Rewrite everything from the line containing "In this visual" through the line containing "A: [211,248]", adding -133 to every coordinate in the answers and leaving the rest unchanged.

DATA PROVIDED
----

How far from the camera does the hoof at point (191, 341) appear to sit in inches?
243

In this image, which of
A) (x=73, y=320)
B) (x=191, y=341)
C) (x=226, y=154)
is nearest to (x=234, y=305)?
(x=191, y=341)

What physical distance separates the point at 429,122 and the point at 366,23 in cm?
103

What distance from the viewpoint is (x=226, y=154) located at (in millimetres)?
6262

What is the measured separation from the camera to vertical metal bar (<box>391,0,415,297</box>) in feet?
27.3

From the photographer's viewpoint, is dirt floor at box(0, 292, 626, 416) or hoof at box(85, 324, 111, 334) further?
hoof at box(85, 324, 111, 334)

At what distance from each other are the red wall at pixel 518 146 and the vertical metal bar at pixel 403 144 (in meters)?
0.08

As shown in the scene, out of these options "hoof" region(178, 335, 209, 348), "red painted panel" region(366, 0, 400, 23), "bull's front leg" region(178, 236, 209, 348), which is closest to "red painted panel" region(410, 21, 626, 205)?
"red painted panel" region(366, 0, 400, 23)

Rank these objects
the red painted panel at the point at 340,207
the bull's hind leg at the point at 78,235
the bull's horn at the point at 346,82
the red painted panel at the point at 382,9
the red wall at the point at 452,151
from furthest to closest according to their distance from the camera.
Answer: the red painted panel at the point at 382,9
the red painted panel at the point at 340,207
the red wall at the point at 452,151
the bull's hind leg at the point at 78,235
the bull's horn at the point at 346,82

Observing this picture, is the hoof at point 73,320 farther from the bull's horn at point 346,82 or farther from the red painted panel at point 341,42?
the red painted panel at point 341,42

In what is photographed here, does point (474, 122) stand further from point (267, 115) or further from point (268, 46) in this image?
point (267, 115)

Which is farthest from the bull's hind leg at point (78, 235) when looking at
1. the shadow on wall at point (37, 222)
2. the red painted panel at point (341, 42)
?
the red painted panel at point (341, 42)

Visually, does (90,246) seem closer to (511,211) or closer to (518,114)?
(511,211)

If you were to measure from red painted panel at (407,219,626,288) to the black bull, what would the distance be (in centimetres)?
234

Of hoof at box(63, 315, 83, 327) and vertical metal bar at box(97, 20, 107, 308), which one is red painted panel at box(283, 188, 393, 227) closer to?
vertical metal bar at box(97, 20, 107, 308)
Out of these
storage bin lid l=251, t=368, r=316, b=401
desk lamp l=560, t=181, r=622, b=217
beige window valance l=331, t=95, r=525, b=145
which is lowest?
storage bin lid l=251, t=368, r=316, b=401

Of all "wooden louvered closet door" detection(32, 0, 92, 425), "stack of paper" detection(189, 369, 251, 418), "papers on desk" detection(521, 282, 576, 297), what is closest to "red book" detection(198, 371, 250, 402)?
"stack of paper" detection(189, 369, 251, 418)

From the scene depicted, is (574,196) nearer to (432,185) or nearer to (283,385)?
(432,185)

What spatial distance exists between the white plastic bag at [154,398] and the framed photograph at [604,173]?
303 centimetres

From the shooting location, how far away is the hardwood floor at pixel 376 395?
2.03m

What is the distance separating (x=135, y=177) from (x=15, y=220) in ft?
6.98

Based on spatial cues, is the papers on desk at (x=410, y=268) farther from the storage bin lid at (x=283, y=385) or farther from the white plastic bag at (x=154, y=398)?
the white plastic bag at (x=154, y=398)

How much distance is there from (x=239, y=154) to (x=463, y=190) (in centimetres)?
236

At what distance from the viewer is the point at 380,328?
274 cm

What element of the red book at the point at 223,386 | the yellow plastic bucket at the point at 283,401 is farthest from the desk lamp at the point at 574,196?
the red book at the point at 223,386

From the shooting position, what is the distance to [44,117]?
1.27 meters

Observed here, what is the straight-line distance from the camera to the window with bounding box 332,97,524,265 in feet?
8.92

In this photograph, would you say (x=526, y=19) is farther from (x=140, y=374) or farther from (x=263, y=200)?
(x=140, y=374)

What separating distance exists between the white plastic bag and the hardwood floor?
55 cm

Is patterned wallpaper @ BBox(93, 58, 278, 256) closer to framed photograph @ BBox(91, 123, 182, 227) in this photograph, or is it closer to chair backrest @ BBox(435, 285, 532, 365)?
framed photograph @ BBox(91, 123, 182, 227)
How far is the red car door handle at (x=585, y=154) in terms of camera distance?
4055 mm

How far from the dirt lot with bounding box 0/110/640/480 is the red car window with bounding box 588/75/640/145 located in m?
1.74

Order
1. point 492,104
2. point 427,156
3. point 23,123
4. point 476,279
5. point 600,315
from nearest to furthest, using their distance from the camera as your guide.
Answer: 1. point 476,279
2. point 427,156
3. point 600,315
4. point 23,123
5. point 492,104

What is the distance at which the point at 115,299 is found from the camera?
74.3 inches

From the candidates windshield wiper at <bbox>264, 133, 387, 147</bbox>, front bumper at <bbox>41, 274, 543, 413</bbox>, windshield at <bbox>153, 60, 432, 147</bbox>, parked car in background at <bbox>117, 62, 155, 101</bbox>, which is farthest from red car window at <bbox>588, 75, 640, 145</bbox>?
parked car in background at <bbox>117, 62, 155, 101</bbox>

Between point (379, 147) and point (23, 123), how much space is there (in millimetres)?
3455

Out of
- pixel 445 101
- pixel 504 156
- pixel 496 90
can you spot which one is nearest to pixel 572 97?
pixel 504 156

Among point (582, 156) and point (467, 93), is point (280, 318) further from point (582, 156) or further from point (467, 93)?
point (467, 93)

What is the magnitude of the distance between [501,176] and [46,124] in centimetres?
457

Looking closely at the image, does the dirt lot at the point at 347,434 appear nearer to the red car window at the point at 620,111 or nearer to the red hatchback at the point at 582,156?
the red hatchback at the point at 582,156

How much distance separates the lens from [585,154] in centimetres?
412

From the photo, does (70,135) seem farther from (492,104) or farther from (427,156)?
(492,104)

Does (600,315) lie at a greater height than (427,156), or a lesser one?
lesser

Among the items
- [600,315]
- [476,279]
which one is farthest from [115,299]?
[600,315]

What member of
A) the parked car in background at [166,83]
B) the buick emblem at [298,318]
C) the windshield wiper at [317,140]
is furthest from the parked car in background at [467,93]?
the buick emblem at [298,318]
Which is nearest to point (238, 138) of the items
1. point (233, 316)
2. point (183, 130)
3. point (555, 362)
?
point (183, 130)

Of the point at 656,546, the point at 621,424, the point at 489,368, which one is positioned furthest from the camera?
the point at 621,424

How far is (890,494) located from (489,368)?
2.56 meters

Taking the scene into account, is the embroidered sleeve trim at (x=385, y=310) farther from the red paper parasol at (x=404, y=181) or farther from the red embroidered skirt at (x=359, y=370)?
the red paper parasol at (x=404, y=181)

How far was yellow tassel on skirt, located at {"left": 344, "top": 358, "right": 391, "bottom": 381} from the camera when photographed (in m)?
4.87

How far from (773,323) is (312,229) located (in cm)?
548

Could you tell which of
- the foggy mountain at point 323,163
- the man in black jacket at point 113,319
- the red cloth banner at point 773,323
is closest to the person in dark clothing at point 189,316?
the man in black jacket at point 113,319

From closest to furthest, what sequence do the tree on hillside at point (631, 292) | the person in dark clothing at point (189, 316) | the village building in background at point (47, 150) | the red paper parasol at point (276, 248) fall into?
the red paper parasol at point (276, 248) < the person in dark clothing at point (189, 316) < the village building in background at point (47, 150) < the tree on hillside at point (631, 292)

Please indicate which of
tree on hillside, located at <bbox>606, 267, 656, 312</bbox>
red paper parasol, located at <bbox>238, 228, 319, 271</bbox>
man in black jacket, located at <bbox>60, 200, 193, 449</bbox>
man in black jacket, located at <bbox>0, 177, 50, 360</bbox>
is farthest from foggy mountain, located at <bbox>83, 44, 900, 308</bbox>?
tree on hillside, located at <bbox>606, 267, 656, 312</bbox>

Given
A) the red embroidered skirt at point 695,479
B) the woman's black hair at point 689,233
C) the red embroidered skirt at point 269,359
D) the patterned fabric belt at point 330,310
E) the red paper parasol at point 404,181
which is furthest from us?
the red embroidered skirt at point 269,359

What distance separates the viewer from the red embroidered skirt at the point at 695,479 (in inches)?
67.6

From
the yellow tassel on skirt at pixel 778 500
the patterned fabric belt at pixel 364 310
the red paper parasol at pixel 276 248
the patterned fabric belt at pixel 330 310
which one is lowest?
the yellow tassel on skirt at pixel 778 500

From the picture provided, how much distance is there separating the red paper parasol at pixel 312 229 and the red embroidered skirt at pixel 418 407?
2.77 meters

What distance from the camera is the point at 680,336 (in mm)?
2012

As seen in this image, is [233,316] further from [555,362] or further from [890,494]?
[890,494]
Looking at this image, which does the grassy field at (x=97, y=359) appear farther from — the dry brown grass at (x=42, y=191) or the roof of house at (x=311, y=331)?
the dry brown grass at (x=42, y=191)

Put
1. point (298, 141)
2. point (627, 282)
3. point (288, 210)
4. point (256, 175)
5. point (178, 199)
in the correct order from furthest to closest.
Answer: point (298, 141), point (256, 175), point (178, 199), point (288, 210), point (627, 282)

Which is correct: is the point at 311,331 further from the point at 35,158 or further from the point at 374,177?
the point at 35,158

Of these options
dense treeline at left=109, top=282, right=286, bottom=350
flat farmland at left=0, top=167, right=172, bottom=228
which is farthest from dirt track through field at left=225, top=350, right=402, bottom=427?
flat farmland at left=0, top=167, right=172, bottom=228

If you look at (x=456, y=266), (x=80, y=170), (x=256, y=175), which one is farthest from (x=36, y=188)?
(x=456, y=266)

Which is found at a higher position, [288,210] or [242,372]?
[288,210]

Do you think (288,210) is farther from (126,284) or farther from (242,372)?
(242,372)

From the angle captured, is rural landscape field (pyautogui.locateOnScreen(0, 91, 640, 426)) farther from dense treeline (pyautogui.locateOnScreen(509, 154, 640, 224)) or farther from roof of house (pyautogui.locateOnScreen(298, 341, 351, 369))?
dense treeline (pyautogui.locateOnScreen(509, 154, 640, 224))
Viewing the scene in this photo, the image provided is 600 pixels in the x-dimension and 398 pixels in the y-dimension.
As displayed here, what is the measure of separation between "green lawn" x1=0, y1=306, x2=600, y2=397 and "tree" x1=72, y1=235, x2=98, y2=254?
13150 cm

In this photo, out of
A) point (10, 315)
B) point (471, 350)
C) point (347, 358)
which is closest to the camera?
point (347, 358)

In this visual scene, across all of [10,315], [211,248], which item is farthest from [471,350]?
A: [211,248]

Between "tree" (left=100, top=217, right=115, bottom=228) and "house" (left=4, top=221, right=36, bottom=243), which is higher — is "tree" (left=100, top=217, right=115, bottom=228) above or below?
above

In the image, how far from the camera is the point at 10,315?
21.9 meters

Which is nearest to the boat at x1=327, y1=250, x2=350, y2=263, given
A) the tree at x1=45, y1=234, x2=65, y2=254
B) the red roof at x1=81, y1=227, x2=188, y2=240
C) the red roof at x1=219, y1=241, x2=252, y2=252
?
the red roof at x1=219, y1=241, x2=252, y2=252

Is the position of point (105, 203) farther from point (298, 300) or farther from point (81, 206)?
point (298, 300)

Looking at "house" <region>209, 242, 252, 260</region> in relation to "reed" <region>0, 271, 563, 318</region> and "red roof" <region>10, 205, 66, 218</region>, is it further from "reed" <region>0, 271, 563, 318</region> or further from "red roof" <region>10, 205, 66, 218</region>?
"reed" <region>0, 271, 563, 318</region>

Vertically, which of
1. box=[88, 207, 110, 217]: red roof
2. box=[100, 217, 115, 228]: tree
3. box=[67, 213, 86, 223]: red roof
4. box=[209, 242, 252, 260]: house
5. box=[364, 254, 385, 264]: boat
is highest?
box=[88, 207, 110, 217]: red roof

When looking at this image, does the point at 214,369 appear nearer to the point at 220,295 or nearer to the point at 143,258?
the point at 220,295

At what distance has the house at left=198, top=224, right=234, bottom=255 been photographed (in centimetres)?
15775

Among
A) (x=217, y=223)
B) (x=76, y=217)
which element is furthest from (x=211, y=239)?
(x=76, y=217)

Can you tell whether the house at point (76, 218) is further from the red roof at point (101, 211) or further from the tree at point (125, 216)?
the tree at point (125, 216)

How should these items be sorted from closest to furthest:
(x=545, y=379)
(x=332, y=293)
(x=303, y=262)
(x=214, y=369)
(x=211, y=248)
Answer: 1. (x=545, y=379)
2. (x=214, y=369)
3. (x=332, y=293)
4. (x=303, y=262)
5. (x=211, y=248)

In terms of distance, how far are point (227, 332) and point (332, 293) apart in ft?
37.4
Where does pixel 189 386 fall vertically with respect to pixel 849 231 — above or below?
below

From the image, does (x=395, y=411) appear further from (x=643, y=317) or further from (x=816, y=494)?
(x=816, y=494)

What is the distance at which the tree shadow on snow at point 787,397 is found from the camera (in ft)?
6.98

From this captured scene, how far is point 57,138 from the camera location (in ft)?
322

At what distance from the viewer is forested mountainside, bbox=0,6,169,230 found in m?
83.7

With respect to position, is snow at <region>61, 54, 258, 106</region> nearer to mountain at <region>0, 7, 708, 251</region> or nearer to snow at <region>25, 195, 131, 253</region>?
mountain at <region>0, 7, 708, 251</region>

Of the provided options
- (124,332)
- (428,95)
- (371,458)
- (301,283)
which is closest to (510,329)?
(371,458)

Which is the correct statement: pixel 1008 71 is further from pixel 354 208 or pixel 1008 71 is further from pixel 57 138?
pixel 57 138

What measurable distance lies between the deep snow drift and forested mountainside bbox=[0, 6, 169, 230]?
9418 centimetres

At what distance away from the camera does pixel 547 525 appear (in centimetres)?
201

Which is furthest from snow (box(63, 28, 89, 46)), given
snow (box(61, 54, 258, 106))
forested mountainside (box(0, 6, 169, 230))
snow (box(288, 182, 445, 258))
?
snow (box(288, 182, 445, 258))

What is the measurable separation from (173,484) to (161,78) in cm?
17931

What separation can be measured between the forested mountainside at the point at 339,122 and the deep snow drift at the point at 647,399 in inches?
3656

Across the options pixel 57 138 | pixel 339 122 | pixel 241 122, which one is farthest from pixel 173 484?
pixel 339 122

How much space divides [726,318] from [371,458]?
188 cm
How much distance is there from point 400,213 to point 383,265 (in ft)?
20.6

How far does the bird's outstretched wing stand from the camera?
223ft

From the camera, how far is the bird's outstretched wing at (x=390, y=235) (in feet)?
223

----

THE REPLY
In this visual scene, across all of [10,315], [211,248], which item is farthest from [471,350]?
A: [78,115]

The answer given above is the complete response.